As costs increase, your money’s purchasing power decreases. If a dollar in the bank earns .5% interest and inflation is 2.5%, every year your money loses 2% of its purchasing power. It might not seem like much, but over years it adds up. Between 1999-2019 a dollar lost 35% of its purchasing power to inflation, and that was a period with below average inflation. Between 1970 and 1990 a dollar lost 70% of its purchasing power!
Inflation is a risk to protect against. The good news is it’s an easy fix. Money that you won’t need for a few years should not be sitting in cash exposed to inflation’s gradual erosion. Instead, it should be invested in things that grow faster than the inflation rate, the exact mix of investments again depending on your financial plan. This also helps you achieve your long-term goals since it’s likely you will need help from the stock market to turn your savings into enough money to fund future spending goals.
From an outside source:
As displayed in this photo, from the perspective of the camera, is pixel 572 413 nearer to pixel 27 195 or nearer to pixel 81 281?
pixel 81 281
Read How Does Inflation Impact Investors? for more.
This is the big one.
“Rule No. 1: Never lose money. Rule No. 2: Never forget rule No.1”
– Warren Buffett
Capital risk is a permanent loss of some, or all, of your capital. Investments come with volatility, and volatility is one definition of risk. However, a volatile investment that fluctuates in value is not the same as an investment goes to zero. You cannot recover from zero.
Conquer capital risk by:
- Avoiding speculative investments: Do-it-yourself options trading, penny stocks, start-up companies and opportunities, and other lottery ticket type investments should be avoided.
- Investment Diversification: A stock that goes to zero in a portfolio of five stocks is a 20% loss of capital (we’re assuming the stocks are equally weighted here). In a twenty stock portfolio, it’s a 5% loss of capital. In a one hundred stock portfolio, it’s a 1% loss of capital.
- Asset class diversification: If you own just stocks and need money during a downturn, you will have to sell stocks at a loss and lock in the decline. This may not be a major issue if the withdrawal amount is minor and part of your long-term plan. However, other asset classes like bonds give you the opportunity to free up cash from your portfolio when you need money.
- Panic selling: Stocks are volatile investments. If you didn’t know that before this year, you do now. In the long run, that volatility evens itself out and the performance earned from your stocks should line up with the performance of the businesses you own. Short-term that is not the case, and there is massive temptation to sell stocks during scary times. Resisting this temptation protects against permanent loss of capital. I’ve used this chart before, but it’s one of my favorites and deserves another look. Don’t let what can happen in shorter periods knock you out of the long-term returns you can achieve by standing pat during bad markets.